■ **BEREITGESTELLTER TEXT**
Redner(in): Christian Wulff
Datum: 29. März 2011

Quelle: http://www.bundespraesident.de/SharedDocs/Reden/DE/Christian-Wulff/Reden/2011/03/110329-rede-wulff-beim-mittagessen-mit-albertII.html


Seien Sie, Majestäten, sehr herzlich in Deutschland willkommen. Die Deutschen, und ganz besonders meine Frau und ich, freuen uns, Sie zu einem Staatsbesuch begrüßen zu dürfen. Ihre Familie stammt aus dem Herzen unseres Landes: Das Haus Sachsen-Coburg und Gotha regiert das Königreich Belgien seit seiner Gründung.

■ **EINTRÄGE**
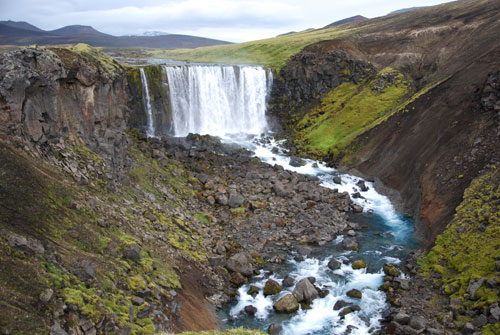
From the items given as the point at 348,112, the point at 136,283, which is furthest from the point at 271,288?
the point at 348,112

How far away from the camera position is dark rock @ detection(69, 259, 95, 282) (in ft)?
43.9

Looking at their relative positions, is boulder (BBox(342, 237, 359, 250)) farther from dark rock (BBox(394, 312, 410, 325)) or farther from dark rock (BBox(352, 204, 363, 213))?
dark rock (BBox(394, 312, 410, 325))

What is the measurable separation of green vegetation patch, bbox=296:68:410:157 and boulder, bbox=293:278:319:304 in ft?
85.9

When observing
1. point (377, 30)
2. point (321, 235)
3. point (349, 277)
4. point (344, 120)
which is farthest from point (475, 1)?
point (349, 277)

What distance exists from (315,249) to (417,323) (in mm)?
9531

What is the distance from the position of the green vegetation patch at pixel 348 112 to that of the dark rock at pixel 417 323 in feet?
93.9

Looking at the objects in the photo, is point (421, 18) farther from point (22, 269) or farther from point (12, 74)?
point (22, 269)

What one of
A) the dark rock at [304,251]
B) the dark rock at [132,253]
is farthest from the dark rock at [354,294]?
the dark rock at [132,253]

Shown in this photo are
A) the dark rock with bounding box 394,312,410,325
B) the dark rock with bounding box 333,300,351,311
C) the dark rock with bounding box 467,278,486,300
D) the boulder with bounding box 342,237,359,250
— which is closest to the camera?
the dark rock with bounding box 394,312,410,325

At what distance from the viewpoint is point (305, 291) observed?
68.3ft

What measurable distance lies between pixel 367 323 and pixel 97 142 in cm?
1886

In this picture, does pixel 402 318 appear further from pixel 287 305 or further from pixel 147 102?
pixel 147 102

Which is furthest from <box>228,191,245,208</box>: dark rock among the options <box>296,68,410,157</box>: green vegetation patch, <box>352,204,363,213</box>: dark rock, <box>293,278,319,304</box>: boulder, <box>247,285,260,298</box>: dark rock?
<box>296,68,410,157</box>: green vegetation patch

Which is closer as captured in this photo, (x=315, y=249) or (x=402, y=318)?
(x=402, y=318)
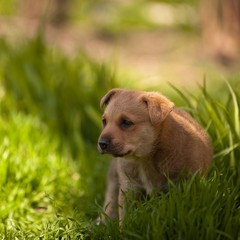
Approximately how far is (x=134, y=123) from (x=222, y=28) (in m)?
7.40

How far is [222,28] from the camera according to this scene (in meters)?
11.1

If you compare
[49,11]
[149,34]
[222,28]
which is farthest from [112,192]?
[149,34]

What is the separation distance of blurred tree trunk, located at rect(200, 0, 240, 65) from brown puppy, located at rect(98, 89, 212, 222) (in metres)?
6.73

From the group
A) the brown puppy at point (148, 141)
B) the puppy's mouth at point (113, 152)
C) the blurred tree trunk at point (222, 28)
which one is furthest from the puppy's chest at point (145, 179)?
the blurred tree trunk at point (222, 28)

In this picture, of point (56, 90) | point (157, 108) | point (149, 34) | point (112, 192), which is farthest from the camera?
point (149, 34)

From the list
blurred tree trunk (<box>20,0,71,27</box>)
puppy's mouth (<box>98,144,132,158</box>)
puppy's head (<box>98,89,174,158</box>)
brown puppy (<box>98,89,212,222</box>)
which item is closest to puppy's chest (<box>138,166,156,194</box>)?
brown puppy (<box>98,89,212,222</box>)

■ **AUFGABE 1**
Seit wann regiert das Haus Sachsen-Coburg und Gotha laut dem bereitgestellten Text das Königreich Belgien?
■ **AUFGABE 2**
Geben Sie aus dem bereitgestellten Text alles von „Redner(in): Christian Wulff“ bis hinunter zu „seit seiner Gründung.“ wortgetreu zurück.
Die Daten sind eigenständiges Material und gehören nicht zum bereitgestellten Text.

■ **ERWARTETE AUSGABE 1**
Seit der Gründung des Königreichs Belgien.

■ **ERWARTETE AUSGABE 2**
Redner(in): Christian Wulff
Datum: 29. März 2011

Quelle: http://www.bundespraesident.de/SharedDocs/Reden/DE/Christian-Wulff/Reden/2011/03/110329-rede-wulff-beim-mittagessen-mit-albertII.html


Seien Sie, Majestäten, sehr herzlich in Deutschland willkommen. Die Deutschen, und ganz besonders meine Frau und ich, freuen uns, Sie zu einem Staatsbesuch begrüßen zu dürfen. Ihre Familie stammt aus dem Herzen unseres Landes: Das Haus Sachsen-Coburg und Gotha regiert das Königreich Belgien seit seiner Gründung.